No doubt the protagonist awakes a terrible horror, reinterpreting religious concepts, rare, crazy, and at the same time the external happens. The thing was to achieve a balance between the two because it’s difficult to live in a world with absolute truths; Carpenter's question, I think, can't be answered, where does horror live? In or out?
Perhaps neither one nor the other, it’s an answer that deserves more reflection and balance. It was a job that had to do with the construction of the script and later in the editing room, to reach that balance, that the film was not imposing in a conceptual sense of saying, "this is the truth”, and instead be a little more open and allow you to have more interpretations as a spectator.

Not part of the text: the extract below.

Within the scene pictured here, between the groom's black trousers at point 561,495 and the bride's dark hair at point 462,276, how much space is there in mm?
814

To be your first film, you take several risks. There's the cliché that you shouldn't work with children or the same thing about you taking a worn-out subgenre and giving it a spin. What does this experience leave you?
A lot of learning. It's one thing to have the conception of making a film and another thing is to really live the experience. It’s a very big monster, there are many mechanisms, many collaborators that one has to choose, inspire, and trust them.
The risk is not a suicidal feeling that comes to you, you also have to have some security in that bet. Same with children, it's complicated, but they were part of the essence, if you took that away, something of the movie was mutilated.
Maybe I'm not so aware of the risks that the film took because you don’t think so much, you just feel it and go forward. At the end of the day, you have to bet and to bet you have to be well supported because it's more difficult alone. Being well accompanied gives you the luxury of being able to risk. That would be the reflection.